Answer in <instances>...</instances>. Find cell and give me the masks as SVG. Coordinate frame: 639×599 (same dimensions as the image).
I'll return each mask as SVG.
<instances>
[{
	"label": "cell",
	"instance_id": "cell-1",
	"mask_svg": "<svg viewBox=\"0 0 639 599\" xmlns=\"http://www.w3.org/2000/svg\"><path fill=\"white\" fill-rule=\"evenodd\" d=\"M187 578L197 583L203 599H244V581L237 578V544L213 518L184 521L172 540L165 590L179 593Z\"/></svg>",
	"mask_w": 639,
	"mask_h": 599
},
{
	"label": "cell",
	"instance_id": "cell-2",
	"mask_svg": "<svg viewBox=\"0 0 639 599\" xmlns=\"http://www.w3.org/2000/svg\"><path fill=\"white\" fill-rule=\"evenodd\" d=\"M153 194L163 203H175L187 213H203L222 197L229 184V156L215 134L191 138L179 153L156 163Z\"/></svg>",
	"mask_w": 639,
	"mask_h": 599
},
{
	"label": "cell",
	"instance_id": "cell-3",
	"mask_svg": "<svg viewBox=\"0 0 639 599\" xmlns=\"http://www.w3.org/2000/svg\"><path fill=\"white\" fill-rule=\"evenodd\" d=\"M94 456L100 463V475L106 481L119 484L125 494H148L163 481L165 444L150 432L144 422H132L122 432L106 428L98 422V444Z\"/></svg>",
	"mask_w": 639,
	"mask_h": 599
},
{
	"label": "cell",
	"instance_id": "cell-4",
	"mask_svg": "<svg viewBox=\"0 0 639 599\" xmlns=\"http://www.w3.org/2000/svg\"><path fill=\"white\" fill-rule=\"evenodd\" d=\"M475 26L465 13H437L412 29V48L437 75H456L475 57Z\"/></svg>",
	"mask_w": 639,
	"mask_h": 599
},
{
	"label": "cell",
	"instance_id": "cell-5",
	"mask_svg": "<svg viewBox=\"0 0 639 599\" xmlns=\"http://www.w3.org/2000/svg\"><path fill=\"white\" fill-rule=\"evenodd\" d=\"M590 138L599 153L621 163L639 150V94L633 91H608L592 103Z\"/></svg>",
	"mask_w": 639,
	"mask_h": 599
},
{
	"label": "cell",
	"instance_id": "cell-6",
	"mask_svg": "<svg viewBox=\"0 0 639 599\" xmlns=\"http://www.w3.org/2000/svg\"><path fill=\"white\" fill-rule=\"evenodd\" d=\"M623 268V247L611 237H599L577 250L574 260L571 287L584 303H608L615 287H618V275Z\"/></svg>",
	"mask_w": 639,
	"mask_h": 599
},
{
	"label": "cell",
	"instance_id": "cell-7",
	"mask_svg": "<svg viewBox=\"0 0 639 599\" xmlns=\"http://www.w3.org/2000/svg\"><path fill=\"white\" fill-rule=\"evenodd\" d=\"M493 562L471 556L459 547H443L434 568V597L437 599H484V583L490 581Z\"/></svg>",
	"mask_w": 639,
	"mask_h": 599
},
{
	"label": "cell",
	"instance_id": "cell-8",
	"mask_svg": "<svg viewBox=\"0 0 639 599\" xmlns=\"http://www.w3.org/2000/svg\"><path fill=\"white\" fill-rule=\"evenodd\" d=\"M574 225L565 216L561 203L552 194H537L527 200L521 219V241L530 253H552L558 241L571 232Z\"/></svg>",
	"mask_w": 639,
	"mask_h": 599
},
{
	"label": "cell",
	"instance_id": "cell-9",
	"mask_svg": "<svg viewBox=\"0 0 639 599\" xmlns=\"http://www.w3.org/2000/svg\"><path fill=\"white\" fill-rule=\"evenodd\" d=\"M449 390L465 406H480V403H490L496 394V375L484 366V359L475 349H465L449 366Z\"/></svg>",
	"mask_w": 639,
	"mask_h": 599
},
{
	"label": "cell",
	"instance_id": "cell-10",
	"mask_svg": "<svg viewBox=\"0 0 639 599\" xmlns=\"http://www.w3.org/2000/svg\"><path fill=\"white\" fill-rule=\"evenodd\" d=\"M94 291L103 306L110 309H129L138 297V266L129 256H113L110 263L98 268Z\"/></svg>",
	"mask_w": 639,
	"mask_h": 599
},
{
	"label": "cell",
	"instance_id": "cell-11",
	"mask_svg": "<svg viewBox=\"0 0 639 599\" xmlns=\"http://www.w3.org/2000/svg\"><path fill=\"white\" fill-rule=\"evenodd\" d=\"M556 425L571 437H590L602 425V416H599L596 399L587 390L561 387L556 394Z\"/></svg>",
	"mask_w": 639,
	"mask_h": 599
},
◆ ◆ ◆ ◆ ◆ ◆ ◆
CHALLENGE: Starting at the beginning of the records and ending with the line that contains "194L163 203H175L187 213H203L222", lay out those lines as a JSON list of strings, one string for each line, leaving out any blank lines.

TASK RESPONSE:
[
  "Answer in <instances>...</instances>. Find cell and give me the masks as SVG. Coordinate frame: 639×599 (same dimensions as the image).",
  "I'll return each mask as SVG.",
  "<instances>",
  "[{",
  "\t\"label\": \"cell\",",
  "\t\"instance_id\": \"cell-1\",",
  "\t\"mask_svg\": \"<svg viewBox=\\\"0 0 639 599\\\" xmlns=\\\"http://www.w3.org/2000/svg\\\"><path fill=\\\"white\\\" fill-rule=\\\"evenodd\\\" d=\\\"M187 578L197 583L203 599H244V581L237 578V544L213 518L184 521L172 540L165 590L179 593Z\\\"/></svg>\",",
  "\t\"mask_w\": 639,",
  "\t\"mask_h\": 599",
  "},",
  "{",
  "\t\"label\": \"cell\",",
  "\t\"instance_id\": \"cell-2\",",
  "\t\"mask_svg\": \"<svg viewBox=\\\"0 0 639 599\\\" xmlns=\\\"http://www.w3.org/2000/svg\\\"><path fill=\\\"white\\\" fill-rule=\\\"evenodd\\\" d=\\\"M153 194L163 203H175L187 213H203L222 197L229 184V156L215 134L191 138L179 153L156 163Z\\\"/></svg>\","
]